# First CZ



## M4Eagle (Nov 6, 2015)

After owning many top quality firearms, I finally picked up a CZ 75 SP01 and it’s becoming. A favorite along with my Beretta M9


----------



## MoMan (Dec 27, 2010)

CONGRATS!! Let's see some pics of your CZ!!

Oh, I think you are going to really like that CZ!!

Ask me how I know!!


----------



## PhuBai70 (Sep 26, 2019)

I don't have a CZ but I have a Tanfoglio (EAA) Witness in 45 ACP. I bought it in 1998 and it was a keeper from the first time I fired it.


----------



## W1bowo (Aug 25, 2019)

PhuBai70 said:


> I don't have a CZ but I have a Tanfoglio (EAA) Witness in 45 ACP. I bought it in 1998 and it was a keeper from the first time I fired it.
> 
> View attachment 17621


+1


----------



## hotshot357 (Oct 23, 2019)

I have recently bought a CZ and it has quickly became my favorite.
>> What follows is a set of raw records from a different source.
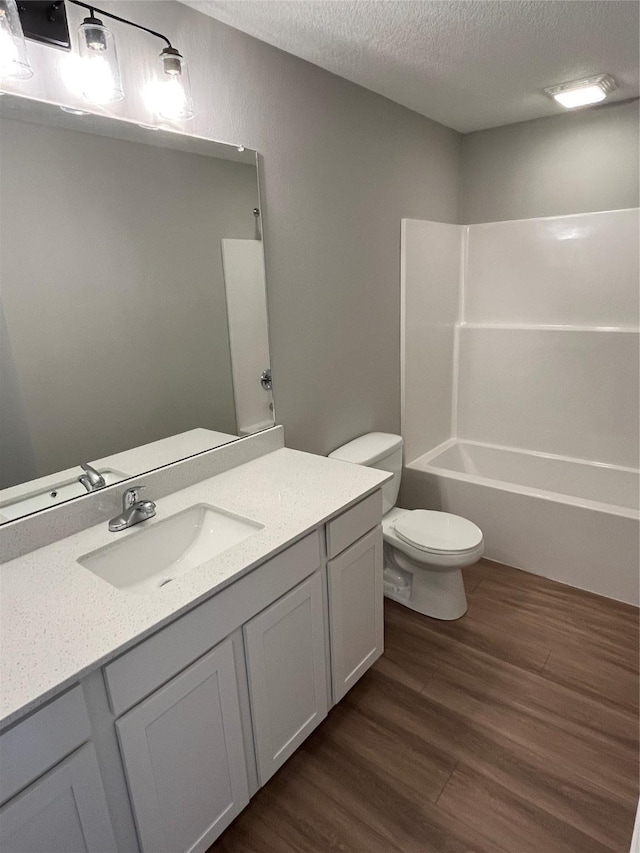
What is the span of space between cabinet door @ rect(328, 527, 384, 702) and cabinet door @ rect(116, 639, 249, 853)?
45 cm

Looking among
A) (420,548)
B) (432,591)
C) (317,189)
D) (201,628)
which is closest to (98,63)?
(317,189)

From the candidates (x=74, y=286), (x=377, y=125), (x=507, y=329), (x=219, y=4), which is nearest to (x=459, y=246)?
(x=507, y=329)

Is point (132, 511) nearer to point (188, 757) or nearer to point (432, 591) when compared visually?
point (188, 757)

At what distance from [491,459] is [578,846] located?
2173 millimetres

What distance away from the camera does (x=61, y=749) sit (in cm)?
98

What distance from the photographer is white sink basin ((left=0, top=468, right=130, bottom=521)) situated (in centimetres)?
138

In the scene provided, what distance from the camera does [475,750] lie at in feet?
5.61

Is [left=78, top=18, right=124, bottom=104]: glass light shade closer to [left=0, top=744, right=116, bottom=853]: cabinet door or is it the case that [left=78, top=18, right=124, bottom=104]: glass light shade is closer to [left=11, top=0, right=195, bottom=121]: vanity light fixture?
[left=11, top=0, right=195, bottom=121]: vanity light fixture

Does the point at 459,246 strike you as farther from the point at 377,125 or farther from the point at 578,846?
the point at 578,846

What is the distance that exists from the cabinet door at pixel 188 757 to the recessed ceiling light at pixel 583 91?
2.75 metres

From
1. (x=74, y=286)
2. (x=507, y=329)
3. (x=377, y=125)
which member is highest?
(x=377, y=125)

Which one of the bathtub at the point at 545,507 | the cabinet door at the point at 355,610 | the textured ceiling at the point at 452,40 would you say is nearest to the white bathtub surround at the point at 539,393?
the bathtub at the point at 545,507

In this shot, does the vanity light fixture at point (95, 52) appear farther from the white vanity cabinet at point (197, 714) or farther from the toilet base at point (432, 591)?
the toilet base at point (432, 591)

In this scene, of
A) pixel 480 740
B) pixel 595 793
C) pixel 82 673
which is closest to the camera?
pixel 82 673
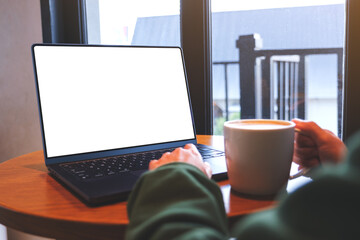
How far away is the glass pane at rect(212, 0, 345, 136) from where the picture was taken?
1240 millimetres

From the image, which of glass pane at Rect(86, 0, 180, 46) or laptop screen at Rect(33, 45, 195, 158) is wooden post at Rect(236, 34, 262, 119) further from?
laptop screen at Rect(33, 45, 195, 158)

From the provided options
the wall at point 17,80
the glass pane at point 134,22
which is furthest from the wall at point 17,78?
the glass pane at point 134,22

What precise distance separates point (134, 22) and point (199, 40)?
1.06 ft

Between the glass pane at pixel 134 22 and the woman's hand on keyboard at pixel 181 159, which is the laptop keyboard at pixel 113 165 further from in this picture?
the glass pane at pixel 134 22

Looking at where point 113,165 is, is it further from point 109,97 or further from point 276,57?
point 276,57

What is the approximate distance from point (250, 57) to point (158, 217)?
1123 millimetres

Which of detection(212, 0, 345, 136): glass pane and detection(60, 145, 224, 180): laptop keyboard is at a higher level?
detection(212, 0, 345, 136): glass pane

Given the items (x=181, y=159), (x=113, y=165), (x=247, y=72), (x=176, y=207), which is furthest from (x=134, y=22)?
(x=176, y=207)

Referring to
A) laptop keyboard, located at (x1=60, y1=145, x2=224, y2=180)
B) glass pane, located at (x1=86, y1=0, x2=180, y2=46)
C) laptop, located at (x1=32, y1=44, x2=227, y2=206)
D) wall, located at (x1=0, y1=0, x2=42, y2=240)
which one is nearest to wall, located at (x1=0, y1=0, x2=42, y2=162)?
wall, located at (x1=0, y1=0, x2=42, y2=240)

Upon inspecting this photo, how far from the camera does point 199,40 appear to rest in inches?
52.9

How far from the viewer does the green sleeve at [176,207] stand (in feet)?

I hope you enjoy your as much as I enjoy mine.


----------



## Tangof (Jan 26, 2014)

Can't stand to even look at another one...


----------



## MoMan (Dec 27, 2010)

PhuBai70 said:


> I don't have a CZ but I have a Tanfoglio (EAA) Witness in 45 ACP. I bought it in 1998 and it was a keeper from the first time I fired it.
> 
> View attachment 17621


Yea, the Tanfoglio handguns are REALLY nice guns as well. I had an EAA Witness Poly C in .45acp a while ago. It was a poly compact clone of the CZ line. There are some really good CZ clones out there.


----------



## berettatoter (Sep 1, 2011)

Tangof said:


> Can't stand to even look at another one...
> View attachment 17637
> View attachment 17638
> View attachment 17639


Wow, nice collection!


----------